• Written instruction 1
In the records below, copy out everything from the line containing "From where the" down to the line containing "5. the black lamp post at [417,121]", keeping each line unchanged.

• Provided text
A Principled Approach to Driving Change in DoD IT

Log in to watch

San Francisco 2017

A Principled Approach to Driving Change in DoD IT

Data Systems Tech Lead · Joint Warfare Analysis Center

The military works best with a clear objective. It’s no different for the systems that support it. When you are running short on time, people and patience, it helps to see each release marching toward the goal. Just don’t forget about bringing the people with you!

I’ll share some lessons learned and forgotten, successes and mistakes made as we try to provide faster, more accurate options to our nation’s warfighters.

Chapters

Full transcript

The complete talk, organized by section.

Kurt Hockaday

So, in case it isn't obvious, battleships can't turn on a dime. Neither, apparently, can fairly mature government organizations. From people who point to their SOPs and their position descriptions as evidence of, "This is not how it's done," to government hiring policy, which ensures a snail's pace of change to the workforce, introducing large-scale change into the DoD is never a quick endeavor.

But for the same reasons, momentum will eventually become your friend. Once things get moving, it's really easy to keep pushing.

I'll walk you through, at breakneck speed, our last three-plus years trying to modernize the way our IT department responded to our command requirements, highlighting some of what did and didn't work along the way. I'm only going to be skimming the wave tops. If you want any deeper explanations, please come and find me later. We'll see what we can do.

So, I work for the Joint Warfare Analysis Center, an operational Department of Defense command under the United States Strategic Command. We answer the questions that our nation's warfighters have about how to accomplish their mission.

We support long-term strategic planning options, spanning months and sometimes years, all the way down to immediate tactical solutions required in a couple of hours. We're located outside the traffic and craziness of D.C., but we still remain close to our intelligence community and DoD partners and data providers, helping us respond quickly when necessary.

• Written instruction 2
Using the talk page on driving change in DoD IT, answer these:
(a) Which event and year does the page list for the talk?
(b) What title and organization does the page give for the speaker?
(c) Under which command does the Joint Warfare Analysis Center operate?

• Available records
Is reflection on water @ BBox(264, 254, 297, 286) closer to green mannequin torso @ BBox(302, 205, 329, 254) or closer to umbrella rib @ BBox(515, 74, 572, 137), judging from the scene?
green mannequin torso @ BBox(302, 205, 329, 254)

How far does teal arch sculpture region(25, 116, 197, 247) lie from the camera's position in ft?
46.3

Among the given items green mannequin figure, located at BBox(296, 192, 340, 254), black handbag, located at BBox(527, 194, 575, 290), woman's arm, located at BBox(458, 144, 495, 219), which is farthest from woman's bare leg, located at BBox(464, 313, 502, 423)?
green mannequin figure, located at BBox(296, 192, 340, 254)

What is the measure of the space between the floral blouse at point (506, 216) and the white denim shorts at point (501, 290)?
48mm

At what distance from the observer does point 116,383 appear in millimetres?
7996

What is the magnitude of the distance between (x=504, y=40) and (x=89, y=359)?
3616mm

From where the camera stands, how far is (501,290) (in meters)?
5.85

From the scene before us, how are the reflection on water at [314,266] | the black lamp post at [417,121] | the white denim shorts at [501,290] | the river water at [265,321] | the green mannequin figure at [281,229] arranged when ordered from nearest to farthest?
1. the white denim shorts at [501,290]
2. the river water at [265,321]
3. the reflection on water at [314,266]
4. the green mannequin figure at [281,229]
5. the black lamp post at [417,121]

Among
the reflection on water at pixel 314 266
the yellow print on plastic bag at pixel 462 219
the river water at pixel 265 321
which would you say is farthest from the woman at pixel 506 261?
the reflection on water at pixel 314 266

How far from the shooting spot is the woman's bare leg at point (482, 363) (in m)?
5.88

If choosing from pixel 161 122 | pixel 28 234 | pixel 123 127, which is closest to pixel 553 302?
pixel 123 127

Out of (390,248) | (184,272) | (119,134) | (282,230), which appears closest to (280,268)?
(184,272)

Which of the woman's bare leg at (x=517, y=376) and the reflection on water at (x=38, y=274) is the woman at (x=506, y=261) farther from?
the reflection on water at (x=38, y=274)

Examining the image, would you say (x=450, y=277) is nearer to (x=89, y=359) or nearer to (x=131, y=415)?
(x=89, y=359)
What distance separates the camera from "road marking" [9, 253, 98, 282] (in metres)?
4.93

• Answer 1
From where the camera stands, how far is (501,290) (in meters)?
5.85

From the scene before us, how are the reflection on water at [314,266] | the black lamp post at [417,121] | the white denim shorts at [501,290] | the river water at [265,321] | the green mannequin figure at [281,229] arranged when ordered from nearest to farthest?
1. the white denim shorts at [501,290]
2. the river water at [265,321]
3. the reflection on water at [314,266]
4. the green mannequin figure at [281,229]
5. the black lamp post at [417,121]

• Answer 2
(a) San Francisco 2017
(b) Data Systems Tech Lead, Joint Warfare Analysis Center
(c) The United States Strategic Command